What happens in Act 3, Scene 5 of Romeo and Juliet?
Well, it's a scene that falls into four main sections.
First, we get Romeo and Juliet waking up together after they've consummated their marriage, and frightened, talking about whether Romeo has yet to leave or not. The more light it grows, the less chance there is that Romeo can escape from the Capulet household safely, so he has to make away in the darkness. It also marks the last time the lovers see each other alive:
O, think'st thou we shall ever meet again?
I doubt it not; and all these woes shall serve
For sweet discourses in our time to come.
Then there's an often-overlooked little section between Juliet and her mother, Lady Capulet, in which Shakespeare makes it clear that they are not on the same wavelength. Juliet says one thing, talking about Romeo, and rich in rather-obvious double meaning, and Lady Capulet replies as if she's said something else.
Lady Capulet then breaks the news to Juliet that she is to
Marry, my child, early next Thursday morn...

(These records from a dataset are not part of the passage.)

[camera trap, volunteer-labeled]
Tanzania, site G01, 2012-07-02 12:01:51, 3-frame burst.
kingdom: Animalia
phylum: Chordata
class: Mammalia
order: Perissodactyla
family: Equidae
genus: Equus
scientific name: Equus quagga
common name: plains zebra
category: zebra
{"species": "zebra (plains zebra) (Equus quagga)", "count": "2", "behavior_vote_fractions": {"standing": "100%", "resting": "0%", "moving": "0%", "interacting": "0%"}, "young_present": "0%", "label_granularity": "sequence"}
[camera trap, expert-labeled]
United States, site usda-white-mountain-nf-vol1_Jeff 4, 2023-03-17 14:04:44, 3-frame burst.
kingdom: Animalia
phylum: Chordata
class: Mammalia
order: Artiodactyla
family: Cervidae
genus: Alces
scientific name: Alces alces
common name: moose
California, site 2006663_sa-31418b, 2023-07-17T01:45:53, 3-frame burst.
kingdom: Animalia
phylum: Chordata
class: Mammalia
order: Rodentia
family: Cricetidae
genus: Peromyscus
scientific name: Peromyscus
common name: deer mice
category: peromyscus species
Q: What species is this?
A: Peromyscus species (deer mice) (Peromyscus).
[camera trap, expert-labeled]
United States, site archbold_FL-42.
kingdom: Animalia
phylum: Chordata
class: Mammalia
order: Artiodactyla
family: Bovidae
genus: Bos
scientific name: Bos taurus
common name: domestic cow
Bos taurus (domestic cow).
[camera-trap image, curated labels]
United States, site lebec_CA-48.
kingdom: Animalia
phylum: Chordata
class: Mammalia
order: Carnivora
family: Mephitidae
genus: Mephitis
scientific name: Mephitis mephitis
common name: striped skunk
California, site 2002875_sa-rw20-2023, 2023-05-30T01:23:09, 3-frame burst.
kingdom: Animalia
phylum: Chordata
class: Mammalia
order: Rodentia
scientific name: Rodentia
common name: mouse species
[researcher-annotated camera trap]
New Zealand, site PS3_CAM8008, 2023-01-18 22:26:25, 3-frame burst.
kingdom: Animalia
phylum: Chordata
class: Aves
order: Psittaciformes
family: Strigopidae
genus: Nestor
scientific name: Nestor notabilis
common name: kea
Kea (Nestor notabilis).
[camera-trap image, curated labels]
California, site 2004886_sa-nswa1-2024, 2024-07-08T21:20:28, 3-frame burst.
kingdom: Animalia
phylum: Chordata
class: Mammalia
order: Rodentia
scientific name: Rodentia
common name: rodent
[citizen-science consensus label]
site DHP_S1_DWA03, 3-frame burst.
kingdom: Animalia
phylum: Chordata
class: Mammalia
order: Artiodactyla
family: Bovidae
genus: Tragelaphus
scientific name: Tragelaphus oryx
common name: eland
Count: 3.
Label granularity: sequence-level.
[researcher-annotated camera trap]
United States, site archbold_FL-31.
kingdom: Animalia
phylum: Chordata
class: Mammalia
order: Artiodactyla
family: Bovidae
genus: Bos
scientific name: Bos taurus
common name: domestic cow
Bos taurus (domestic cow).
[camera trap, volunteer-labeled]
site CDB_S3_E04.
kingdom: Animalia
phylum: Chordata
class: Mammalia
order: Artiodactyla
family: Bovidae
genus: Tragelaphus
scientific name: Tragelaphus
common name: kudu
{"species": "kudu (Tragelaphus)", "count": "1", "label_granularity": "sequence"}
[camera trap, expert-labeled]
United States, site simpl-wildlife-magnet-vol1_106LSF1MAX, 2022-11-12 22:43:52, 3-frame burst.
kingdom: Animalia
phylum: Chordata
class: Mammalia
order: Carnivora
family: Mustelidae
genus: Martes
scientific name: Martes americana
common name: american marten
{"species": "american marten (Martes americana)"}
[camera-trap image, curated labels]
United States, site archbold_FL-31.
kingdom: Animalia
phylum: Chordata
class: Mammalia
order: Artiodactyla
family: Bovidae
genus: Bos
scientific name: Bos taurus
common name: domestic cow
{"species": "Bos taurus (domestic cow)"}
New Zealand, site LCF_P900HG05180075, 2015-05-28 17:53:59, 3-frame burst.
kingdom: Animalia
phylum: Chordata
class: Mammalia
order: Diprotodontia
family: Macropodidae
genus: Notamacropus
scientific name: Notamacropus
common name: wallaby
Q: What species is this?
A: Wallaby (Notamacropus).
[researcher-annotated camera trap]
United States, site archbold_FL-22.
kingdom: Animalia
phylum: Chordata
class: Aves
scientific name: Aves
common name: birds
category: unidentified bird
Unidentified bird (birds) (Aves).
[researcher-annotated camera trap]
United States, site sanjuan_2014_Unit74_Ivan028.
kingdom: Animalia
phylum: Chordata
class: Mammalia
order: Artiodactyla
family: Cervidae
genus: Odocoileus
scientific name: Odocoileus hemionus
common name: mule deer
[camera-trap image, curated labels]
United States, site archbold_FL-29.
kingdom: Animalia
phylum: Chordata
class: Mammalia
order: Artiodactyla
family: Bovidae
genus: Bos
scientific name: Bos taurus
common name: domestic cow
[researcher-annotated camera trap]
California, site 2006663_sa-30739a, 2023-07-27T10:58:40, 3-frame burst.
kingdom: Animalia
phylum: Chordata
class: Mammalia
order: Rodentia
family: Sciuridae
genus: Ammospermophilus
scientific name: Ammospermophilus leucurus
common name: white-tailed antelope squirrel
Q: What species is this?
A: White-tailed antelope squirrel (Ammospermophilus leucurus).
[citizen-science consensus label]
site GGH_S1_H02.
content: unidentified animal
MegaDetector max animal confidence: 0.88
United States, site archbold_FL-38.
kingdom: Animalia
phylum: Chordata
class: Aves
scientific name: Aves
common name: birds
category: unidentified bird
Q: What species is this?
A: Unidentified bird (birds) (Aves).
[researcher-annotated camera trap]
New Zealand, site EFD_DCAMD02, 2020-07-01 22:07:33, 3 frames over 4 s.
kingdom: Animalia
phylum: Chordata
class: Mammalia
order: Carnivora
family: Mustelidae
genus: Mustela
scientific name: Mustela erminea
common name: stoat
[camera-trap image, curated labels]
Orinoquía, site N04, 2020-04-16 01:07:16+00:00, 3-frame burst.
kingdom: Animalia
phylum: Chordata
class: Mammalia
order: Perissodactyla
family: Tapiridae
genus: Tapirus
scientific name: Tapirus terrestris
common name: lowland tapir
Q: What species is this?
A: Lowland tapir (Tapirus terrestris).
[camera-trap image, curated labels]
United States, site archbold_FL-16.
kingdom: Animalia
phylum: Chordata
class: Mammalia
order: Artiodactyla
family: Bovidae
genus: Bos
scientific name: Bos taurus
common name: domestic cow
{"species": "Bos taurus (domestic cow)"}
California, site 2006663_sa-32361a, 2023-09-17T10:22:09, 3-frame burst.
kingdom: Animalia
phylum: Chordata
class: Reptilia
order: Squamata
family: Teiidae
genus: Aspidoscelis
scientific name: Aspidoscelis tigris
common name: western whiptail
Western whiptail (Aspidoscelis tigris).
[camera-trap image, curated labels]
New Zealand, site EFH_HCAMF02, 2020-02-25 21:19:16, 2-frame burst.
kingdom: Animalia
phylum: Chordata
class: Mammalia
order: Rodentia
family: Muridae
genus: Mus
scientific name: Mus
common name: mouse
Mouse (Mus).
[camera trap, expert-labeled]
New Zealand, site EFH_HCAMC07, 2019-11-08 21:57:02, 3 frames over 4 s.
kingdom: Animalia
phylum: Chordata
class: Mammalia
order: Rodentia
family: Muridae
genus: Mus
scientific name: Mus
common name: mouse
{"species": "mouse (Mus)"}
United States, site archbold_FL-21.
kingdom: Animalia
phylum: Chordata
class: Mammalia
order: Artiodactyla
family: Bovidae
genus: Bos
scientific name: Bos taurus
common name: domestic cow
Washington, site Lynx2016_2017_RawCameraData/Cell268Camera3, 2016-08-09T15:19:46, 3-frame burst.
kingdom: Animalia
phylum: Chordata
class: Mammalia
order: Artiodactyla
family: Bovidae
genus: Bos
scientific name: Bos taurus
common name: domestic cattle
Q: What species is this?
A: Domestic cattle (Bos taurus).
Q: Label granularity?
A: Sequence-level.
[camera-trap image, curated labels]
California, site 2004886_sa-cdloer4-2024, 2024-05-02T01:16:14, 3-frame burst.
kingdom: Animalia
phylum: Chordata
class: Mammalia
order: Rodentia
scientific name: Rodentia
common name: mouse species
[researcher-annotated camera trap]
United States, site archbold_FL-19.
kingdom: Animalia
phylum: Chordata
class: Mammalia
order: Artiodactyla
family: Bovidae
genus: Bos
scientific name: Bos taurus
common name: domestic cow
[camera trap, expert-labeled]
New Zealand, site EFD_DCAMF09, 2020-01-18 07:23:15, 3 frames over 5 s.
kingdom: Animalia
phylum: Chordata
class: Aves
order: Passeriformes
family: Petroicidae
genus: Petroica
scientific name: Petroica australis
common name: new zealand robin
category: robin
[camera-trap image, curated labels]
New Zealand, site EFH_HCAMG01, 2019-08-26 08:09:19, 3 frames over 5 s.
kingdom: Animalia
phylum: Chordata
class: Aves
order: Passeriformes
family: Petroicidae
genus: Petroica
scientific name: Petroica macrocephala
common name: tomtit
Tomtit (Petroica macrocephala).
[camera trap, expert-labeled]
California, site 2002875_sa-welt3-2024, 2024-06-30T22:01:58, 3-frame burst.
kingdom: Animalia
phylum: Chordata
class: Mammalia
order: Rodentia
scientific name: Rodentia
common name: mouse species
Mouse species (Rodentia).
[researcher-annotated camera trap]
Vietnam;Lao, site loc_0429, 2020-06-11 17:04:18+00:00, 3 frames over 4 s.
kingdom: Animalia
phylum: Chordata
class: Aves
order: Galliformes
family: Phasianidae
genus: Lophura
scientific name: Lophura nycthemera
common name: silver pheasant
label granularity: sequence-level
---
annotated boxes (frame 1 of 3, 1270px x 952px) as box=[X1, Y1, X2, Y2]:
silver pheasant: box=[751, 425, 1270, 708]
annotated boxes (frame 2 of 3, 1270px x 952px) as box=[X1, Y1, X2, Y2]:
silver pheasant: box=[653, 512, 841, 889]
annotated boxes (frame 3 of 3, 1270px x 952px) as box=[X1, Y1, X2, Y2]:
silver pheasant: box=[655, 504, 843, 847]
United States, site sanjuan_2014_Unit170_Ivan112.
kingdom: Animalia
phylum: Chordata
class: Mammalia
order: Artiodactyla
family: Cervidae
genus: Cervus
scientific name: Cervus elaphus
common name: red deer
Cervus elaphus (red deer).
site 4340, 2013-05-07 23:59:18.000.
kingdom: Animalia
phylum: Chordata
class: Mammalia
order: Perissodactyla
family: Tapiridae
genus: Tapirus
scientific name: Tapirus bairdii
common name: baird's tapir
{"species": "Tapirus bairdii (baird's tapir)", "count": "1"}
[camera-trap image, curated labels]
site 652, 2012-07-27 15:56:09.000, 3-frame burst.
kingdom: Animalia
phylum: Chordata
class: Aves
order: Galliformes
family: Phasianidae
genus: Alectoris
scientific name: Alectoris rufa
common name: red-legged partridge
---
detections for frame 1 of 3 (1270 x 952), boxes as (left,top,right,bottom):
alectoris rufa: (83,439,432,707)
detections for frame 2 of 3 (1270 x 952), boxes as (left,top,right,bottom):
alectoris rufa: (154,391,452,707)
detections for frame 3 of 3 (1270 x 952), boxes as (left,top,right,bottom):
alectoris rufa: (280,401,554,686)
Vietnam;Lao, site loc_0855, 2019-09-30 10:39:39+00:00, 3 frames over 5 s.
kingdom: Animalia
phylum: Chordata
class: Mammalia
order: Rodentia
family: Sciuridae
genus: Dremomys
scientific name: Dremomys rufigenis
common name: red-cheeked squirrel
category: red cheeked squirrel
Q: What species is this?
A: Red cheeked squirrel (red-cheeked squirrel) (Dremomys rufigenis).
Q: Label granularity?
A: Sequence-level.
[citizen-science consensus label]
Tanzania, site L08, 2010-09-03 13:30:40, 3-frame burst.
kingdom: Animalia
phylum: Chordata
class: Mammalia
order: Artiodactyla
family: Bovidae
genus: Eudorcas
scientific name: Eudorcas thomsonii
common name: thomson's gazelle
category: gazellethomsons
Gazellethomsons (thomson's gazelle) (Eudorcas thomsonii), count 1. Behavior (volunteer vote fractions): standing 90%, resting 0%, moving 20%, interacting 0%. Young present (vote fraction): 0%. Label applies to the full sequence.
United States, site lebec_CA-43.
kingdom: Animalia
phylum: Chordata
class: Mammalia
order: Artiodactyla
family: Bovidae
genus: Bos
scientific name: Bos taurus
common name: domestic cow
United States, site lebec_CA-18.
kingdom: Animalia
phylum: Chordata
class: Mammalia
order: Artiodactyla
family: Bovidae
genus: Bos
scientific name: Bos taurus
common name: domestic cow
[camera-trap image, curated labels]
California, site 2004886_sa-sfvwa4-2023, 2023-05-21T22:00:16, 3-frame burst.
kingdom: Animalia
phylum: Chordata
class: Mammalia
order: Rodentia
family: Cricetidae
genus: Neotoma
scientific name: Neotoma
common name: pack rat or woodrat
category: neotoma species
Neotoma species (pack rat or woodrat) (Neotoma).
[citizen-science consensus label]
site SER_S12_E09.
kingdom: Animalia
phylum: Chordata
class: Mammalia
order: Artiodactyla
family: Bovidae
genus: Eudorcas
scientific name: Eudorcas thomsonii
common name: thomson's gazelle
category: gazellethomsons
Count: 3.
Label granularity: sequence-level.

The gallant, young, and noble gentleman,
The County Paris, at Saint Peter's Church,
Shall happily make thee there a joyful bride.
Next Capulet enters, Juliet refuses to marry, and he loses his temper, telling her she either marries Paris or she's out on the streets. And then he and Lady Capulet leave.
The end of the scene shows Juliet left with the nurse, who counsels her "I think it best you married with the County." When the nurse leaves, Juliet reflects that she must deal with this alone.